▶ TEXT EXCERPT
= = = = = = =

In Praise of Not Knowing

By

An Interview with Michelle Richmond

There are hot writers in MFA writing programs, writers whose names are on everyone’s lips. I’m sure that students and professors at Cornell’s MFA program can’t stop talking about their wunderkind alum, Junot Diaz; at BU, it’s Jhumpa Lahiri; Michael Chabon at University of California at Irvine, to name three.

It was my first year at the University of Miami’s MFA program and the hot name that year was Michelle Richmond. Lester Goran, the patriarch of UM’s program and the only professor who was teaching there ten years earlier, when Richmond was a student, came in with good news. “A past student of mine just sold the movie rights for her book, The Year of Fog, to Newmarket films,” he said, beaming like a proud parent.

I waited for the “I taught her everything she knows” but it didn’t come. Instead Goran said, “She graduated from here, you know.” We asked him about Richmond. He didn’t go into details, but from his mumblings, we gathered that she was a bit of a pistol. A take-no-shit-from-the-workshop sort of student.

“I bet I was an obnoxious graduate student,” Richmond admits during our phone interview. She remembers fondly one workshop in which her short story was accused of having too much sex in it, an accusation she adamantly dismissed. Now, her voice is kind but perky. There is no pretension—she seems as excited to talk to me as I am to her.

“It’s funny the different roads life will take you down,” Richmond says, when I ask how she chose the University of Miami. She acknowledges that had her life taken a few different turns, she would not be where she is today (geographically, professionally, metaphorically.) She seems to have a “go where the wind takes me” attitude.

The wind didn’t take her far from her Southern roots. Born and raised in Alabama, Richmond attended the University of Alabama. She studied creative writing, and knew about the possibility of getting an MFA, but decided to dip into the great American job force first. She worked at a tanning salon, where her job was to wipe the sweat from the tanning beds and let people know when their time was up.

“Details are not my strong suit,” she says. “I left a lot of people in the tanning bed for way too long.”

Richmond then hosted a cable television talk show called Buckhead Weekly, for which she conducted many interviews in ill-advised sequined evening gowns. The job ended when she got into a car accident on her way to an important interview with a famous landscaper. “The damage wasn’t bad, but the guy who bumped into me was a revelation. I ditched the interview and found myself, several hours later, in a rowboat in Macon, Georgia with the Car Crash man.”

She soon took up residence at a “writers colony” – which ended up being just a room in a woman’s house in Atlanta, where Richmond lived with a building contractor and an MBA student who had just arrived from China. “The owner of the house would throw these wild parties that would turn into orgies,” she remembers, laughing. Though no prude, Richmond nevertheless declined to participate.

= = = = = = =

▶ REQUEST 1
Copy out the stretch of the Michelle Richmond interview from "An Interview with" through "to name three.".
▶ REQUEST 2
According to the Michelle Richmond interview, what was the name of the cable television talk show she hosted?
The lines after this text are separate material with no connection to it.

▶ MATERIAL
= = = = = = =

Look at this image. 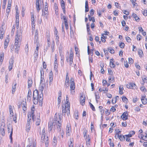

= = = = = = =

▶ EXERCISE RESPONSE 1
An Interview with Michelle Richmond

There are hot writers in MFA writing programs, writers whose names are on everyone’s lips. I’m sure that students and professors at Cornell’s MFA program can’t stop talking about their wunderkind alum, Junot Diaz; at BU, it’s Jhumpa Lahiri; Michael Chabon at University of California at Irvine, to name three.

▶ EXERCISE RESPONSE 2
Buckhead Weekly.